Men, women and children, the elderly and disabled – the great majority of whom have committed no crime – are held against their will in removal centres, immigration detention centres, jails, prisons, police stations, airports, hotels, ships and containers pending a final decision on their cases or removal from the country that may take months or years to effect, often in overcrowded and unhygienic conditions. Several governments around the world host large refugee populations and often place significant limits on the movement of resident refugees.

Cost of detention

Apart from the extremely negative human costs (psychological, physical and social) of detention, it is very expensive in financial terms. Alternatives to detention are much more cost-effective.

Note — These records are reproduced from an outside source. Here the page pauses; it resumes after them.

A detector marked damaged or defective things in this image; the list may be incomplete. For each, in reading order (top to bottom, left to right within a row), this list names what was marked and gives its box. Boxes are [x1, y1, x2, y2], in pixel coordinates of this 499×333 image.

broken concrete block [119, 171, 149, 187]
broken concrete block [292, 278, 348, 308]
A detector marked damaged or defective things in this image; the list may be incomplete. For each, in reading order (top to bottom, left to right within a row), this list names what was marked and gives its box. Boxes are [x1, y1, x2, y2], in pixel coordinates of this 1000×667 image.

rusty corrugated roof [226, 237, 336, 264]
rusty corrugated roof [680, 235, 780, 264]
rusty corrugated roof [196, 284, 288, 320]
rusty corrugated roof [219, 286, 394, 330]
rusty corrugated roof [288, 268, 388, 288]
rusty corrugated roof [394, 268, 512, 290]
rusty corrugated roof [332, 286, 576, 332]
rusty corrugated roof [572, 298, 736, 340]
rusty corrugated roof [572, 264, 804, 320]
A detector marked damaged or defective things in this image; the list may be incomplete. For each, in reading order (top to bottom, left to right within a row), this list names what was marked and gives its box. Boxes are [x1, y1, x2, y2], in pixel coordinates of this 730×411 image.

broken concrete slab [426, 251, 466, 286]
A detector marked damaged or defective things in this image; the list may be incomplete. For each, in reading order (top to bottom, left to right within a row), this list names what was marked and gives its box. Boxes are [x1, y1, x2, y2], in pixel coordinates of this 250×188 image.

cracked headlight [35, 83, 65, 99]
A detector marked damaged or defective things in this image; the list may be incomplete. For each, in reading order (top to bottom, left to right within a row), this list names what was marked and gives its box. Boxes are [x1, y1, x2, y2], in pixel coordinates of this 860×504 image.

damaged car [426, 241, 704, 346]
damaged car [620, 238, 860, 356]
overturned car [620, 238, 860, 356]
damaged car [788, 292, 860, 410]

With regard to encamped refugees, keeping refugees in closed camps has economic implications for both the refugees and host communities, because refugees could be self-sufficient and contribute to the local economies. Refugees who have been de-skilled by effective "warehousing" policies lose their economic capacity at great expense to their current and future human potential. This cost is borne by the country of asylum if they are unable to return to their country of origin or be resettled in a third country.  Years of enforced idleness also undermine their ability to successfully re-integrate in their home countries, should conditions improve, or integrate into countries of resettlement.

Recommendations
Under international law, governments do have the right to protect their national sovereignty. However, also enshrined in international law is the right to seek and enjoy asylum. Moreover, international laws protect against arbitrary and unlawful detention.

To governments
  • Never use threats of detention to deter people fleeing human rights abuses from seeking asylum;
  • Avoid the use of detention and seek alternatives to detention, e.g. supervised release, open centres etc;
  • Where absolutely necessary, and where all other alternatives have been exhausted, ensure that detention is used only for identification or legitimate removal purposes, is subject to ongoing judicial oversight, and does not exceed a reasonable time limit;
  • Do not detain individuals solely because they have applied for asylum - particularly vulnerable individuals such as children, torture and trauma survivors, pregnant women, the physically infirm and the mentally ill;
  • Permit access to detention facilities by civil society organisations, legal representatives, representatives of religious institutions, and friends and families of detainees;
  • Sign and observe the Optional Protocol to the Convention Against Torture, which provides for regular visits to and monitoring of detention centres;
  • Provide conditions of detention that comply with basic human rights standards, including access to a lawyer, healthcare, education, and adequate food and water;
  • In particular to governments of industrialised countries - provide additional development assistance for refugee-hosting areas in developing countries, encouraging host governments to permit refugees more freedom of movement;
  • In particular to governments of developing countries - move from policies of encampment of refugees towards policies that allow refugees to become self-reliant.

To humanitarian agencies
  • Join the international coalition on detention of refugees, asylum seekers and refugees established by leading refugee and human rights organisations (www.idcoalition.org) and join in their advocacy work;
  • Seek access to detention facilities in order to provide care and services for detainees;
  • Alert the UN Working Group on Arbitrary Detention regarding any specific abuses you encounter.

To the general public
  • Learn about your own government's policy on detention;
  • If detention is used in your country to deter asylum seekers and refugees, raise public awareness of the effects it has on detainees and urge your political representatives to ensure human rights standards are respected;
  • Establish visitor groups in your area to visit detainees;
  • Visit the above website of the international coalition and support its work.